Duplicate Filter Collection Strategy

This section includes a description of the Duplicate Filter Collection Strategy that is applied with the Disk Advanced, FTP, SFTP, and SCP agents. The Duplicate Filter Collection Strategy helps you configure a collection agent to collect files from a directory without having the same files being collected again.

Configuration

You configure the Duplicate Filter Collection Strategy from the Source tab in the agent configuration dialog.


The Duplicate Filter configuration dialog


SettingDescription

Collection Strategy

From the drop-down list select Duplicate Filter.

Directory

Absolute pathname of the source directory on the remote host, where the source files reside. The pathname might also be given relative to the home directory of the User Name account.

Filename

Name of the source files on the remote host.

Regular expressions according to Java syntax applies. For further information, see http://docs.oracle.com/javase/8/docs/api/java/util/regex/Pattern.html.


Example

To match all file names beginning with  TTFILE , type:  TTFILE.*

Compression

Compression type of the source files. Determines if the agent will decompress the files before passing them on in the workflow.

  • No Compression - agent does  not  decompress the files.

  • Gzip - agent decompresses the files using gzip.

Duplicate Criteria - Filename

Select this option to have only the filename compared for the duplicate check. If the filename is in the list of files which have already been collected once, the file is ignored by the agent.

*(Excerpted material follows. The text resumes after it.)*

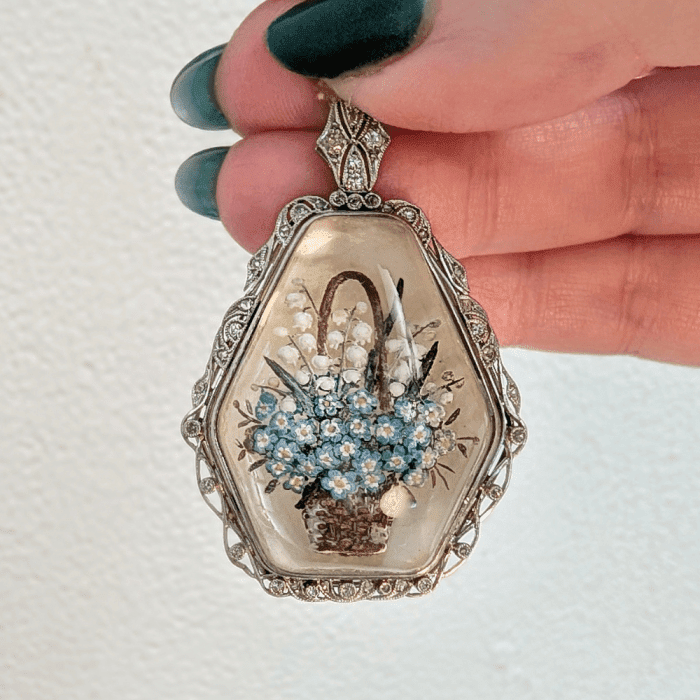An exquisite antique Essex crystal pendant with a basket of flowers. Seen at The Eden Collective during NYCJAOS Spring 2026.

Duplicate Criteria - Filename and Timestamp

Select this option to have both the filename and the time stamp of the last modification, compared when checking for duplicates. If the file has already been collected once, it is collected again only if the duplicate check reveals that the file has been updated since the previous collection.

Note!

Files that have the same name and are older than the last collected file by the same name, are ignored. Only files which time stamp is more recent are collected.

File List Size

Enter a value to specify the maximum size of the list of already collected files. This list of files is compared to the input files in order to detect duplicates and prevent them from being collected by the agent.

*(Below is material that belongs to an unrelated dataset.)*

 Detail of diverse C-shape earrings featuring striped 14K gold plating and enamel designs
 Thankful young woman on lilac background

When this collection strategy is used with multiple server connection strategy, each host has its own duplicate list. If a server is removed from the multiple server configuration the collection strategy will automatically drop the list of duplicates for that host in the next successful collection.

Note!

If the number of files to be collected is greater than the file list size, files older than the oldest file in the list are not collected.

Route FileReferenceUDR

Select this checkbox to route File Reference UDR instead of raw data.